----- Extracted entries

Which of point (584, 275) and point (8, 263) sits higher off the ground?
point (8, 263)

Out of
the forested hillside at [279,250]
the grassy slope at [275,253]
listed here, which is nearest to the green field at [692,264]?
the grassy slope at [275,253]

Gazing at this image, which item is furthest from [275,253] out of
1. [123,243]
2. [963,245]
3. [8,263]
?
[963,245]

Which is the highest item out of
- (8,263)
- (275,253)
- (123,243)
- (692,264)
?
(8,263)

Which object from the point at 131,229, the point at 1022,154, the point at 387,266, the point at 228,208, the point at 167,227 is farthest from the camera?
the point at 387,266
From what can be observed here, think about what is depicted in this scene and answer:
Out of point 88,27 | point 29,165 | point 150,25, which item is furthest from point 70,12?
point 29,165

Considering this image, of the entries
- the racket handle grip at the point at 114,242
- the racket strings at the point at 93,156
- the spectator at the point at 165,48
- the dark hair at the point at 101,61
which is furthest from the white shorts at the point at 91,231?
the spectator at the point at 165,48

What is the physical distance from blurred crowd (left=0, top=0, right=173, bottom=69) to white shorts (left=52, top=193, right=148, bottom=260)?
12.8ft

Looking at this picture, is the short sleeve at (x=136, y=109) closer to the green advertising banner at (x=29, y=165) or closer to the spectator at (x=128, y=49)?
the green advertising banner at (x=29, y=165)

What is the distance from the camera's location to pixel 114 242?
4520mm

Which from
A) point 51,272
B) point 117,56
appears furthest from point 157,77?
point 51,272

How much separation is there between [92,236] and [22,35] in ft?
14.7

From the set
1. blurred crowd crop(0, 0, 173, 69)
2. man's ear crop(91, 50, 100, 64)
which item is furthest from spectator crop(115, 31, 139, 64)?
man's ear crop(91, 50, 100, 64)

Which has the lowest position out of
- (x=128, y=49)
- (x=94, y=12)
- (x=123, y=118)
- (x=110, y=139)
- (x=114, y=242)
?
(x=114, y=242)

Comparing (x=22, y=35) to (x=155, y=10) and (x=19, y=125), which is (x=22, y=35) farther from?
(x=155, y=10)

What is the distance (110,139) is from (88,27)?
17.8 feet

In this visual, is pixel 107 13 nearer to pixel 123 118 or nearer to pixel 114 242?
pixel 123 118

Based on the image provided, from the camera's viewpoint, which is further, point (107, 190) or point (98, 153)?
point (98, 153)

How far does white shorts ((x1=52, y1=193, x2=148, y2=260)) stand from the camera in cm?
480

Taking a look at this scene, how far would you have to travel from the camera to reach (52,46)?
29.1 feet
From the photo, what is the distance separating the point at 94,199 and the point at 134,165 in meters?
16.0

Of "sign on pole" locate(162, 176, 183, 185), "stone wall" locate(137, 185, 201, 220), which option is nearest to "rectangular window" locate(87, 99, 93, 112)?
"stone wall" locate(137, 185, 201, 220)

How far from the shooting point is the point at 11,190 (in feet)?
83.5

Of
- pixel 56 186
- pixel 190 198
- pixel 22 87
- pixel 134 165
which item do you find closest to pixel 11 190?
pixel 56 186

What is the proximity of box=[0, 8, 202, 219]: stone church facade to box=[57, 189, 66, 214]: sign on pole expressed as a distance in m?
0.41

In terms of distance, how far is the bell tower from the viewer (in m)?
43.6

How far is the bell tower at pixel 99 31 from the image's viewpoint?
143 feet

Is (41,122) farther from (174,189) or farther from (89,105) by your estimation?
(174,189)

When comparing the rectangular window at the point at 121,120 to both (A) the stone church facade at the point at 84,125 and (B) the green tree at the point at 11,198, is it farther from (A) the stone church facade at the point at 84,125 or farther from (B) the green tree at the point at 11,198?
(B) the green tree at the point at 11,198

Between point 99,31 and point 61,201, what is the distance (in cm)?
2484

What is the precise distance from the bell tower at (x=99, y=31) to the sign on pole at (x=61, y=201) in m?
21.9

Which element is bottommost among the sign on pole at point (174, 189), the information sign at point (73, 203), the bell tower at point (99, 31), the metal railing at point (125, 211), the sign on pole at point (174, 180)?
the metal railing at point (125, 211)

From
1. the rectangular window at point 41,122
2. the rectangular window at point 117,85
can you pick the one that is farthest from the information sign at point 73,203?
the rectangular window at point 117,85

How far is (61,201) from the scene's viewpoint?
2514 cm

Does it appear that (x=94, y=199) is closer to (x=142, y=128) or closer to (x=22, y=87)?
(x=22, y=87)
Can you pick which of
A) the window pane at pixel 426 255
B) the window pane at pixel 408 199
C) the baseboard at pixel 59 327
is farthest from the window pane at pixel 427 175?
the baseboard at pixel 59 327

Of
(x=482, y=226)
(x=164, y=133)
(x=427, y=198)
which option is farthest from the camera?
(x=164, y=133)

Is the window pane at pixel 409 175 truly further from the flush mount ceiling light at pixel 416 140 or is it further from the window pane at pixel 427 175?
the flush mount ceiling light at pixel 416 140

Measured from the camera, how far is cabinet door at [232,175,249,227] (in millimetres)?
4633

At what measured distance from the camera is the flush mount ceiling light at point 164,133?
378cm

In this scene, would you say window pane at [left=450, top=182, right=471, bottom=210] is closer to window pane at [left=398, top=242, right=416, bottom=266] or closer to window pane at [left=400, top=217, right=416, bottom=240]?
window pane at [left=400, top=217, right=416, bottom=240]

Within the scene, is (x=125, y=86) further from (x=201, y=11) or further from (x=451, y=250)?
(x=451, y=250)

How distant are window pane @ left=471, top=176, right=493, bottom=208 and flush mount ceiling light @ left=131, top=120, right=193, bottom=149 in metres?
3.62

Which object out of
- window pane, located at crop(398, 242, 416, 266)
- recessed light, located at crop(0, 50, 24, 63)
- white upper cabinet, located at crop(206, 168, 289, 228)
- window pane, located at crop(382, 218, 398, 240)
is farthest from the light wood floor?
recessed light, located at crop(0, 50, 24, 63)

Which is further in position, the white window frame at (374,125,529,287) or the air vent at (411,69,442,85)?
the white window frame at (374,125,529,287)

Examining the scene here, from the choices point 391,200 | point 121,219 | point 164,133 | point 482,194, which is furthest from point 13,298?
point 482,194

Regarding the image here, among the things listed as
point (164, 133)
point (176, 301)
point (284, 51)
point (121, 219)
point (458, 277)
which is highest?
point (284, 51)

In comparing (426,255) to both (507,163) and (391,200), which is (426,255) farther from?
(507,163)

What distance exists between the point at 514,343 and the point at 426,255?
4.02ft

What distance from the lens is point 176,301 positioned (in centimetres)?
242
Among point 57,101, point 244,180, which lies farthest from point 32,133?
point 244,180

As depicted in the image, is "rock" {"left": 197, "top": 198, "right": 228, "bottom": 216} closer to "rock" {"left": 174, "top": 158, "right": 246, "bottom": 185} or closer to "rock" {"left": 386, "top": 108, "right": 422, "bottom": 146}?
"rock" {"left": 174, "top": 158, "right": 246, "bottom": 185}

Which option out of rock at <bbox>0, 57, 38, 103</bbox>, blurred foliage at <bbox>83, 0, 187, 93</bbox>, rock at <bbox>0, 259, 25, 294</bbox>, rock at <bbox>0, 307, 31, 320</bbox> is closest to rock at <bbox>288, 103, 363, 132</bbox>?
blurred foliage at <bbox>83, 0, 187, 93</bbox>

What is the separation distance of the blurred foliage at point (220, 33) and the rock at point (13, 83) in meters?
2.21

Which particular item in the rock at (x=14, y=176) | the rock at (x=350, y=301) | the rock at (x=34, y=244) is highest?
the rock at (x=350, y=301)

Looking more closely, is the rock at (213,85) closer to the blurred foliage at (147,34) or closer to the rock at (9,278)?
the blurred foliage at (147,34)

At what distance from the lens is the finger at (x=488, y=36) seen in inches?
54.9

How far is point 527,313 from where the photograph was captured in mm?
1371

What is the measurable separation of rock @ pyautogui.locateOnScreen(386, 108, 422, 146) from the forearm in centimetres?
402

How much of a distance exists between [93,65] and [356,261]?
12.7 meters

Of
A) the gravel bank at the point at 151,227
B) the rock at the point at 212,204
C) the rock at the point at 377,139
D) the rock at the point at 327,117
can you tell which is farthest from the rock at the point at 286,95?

----------

What you have to do
Rewrite the part of the entries that opens with the line containing "How far is point" and closes with the last line of the entries, keeping every line. Offset each distance in the answers by adding 43 to it.

Response to the task
How far is point 527,313 from where the photograph was captured in mm?
1414

What is the measurable separation of rock @ pyautogui.locateOnScreen(386, 108, 422, 146) from the forearm in centimetres?
445

How much of a distance exists between [93,65] and [356,261]?
55.7 meters

Of
A) the gravel bank at the point at 151,227
B) the rock at the point at 212,204
C) the rock at the point at 377,139
D) the rock at the point at 327,117
can you tell which is farthest from the rock at the point at 286,95?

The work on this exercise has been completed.